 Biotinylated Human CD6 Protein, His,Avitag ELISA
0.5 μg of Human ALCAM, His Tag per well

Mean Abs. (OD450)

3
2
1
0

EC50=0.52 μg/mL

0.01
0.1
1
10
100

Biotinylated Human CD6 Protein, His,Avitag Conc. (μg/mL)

==

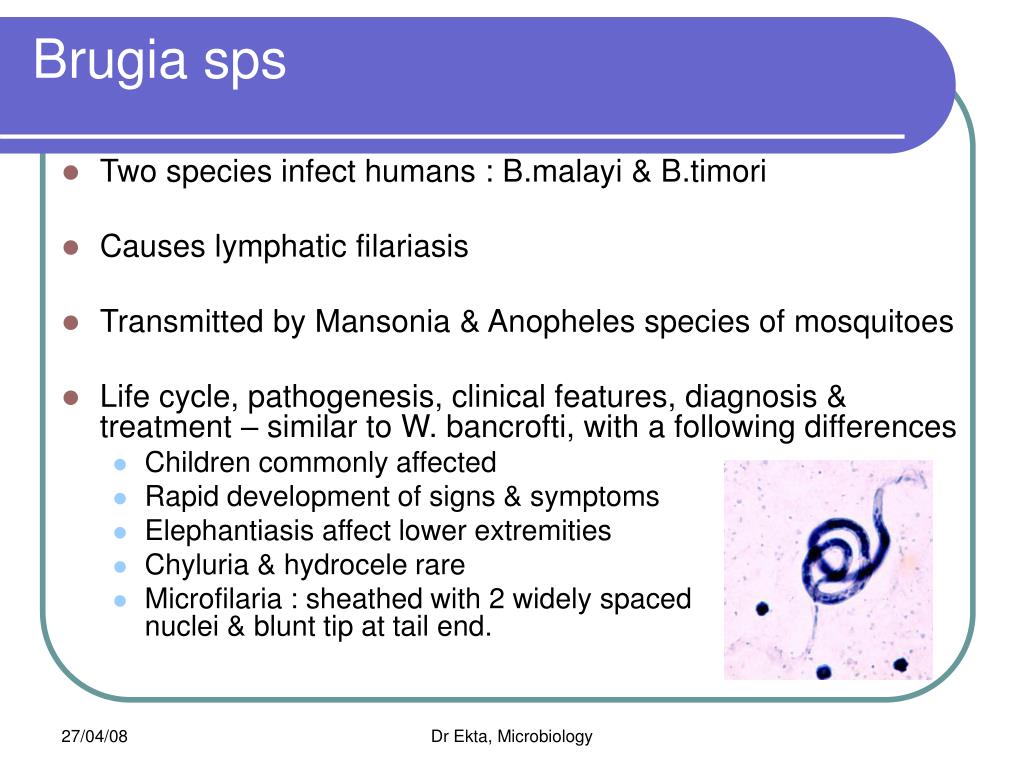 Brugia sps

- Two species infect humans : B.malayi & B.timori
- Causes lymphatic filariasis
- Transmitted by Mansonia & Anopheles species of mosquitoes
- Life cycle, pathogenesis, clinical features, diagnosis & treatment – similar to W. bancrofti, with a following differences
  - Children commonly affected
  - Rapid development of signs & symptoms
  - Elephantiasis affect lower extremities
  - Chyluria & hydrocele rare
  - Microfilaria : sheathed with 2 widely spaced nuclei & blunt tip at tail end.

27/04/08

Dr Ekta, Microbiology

---

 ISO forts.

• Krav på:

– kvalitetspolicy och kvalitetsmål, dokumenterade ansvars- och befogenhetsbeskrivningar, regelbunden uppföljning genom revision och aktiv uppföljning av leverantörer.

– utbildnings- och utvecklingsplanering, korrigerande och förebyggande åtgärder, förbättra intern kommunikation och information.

== Try it ==
For this exercise, output exactly the lines above from the line with "Biotinylated Human CD6 Protein, His,Avitag ELISA" to the line with "Biotinylated Human CD6 Protein, His,Avitag Conc.", counting both, and leave out the rest.

== Task solution ==
 Biotinylated Human CD6 Protein, His,Avitag ELISA
0.5 μg of Human ALCAM, His Tag per well

Mean Abs. (OD450)

3
2
1
0

EC50=0.52 μg/mL

0.01
0.1
1
10
100

Biotinylated Human CD6 Protein, His,Avitag Conc. (μg/mL)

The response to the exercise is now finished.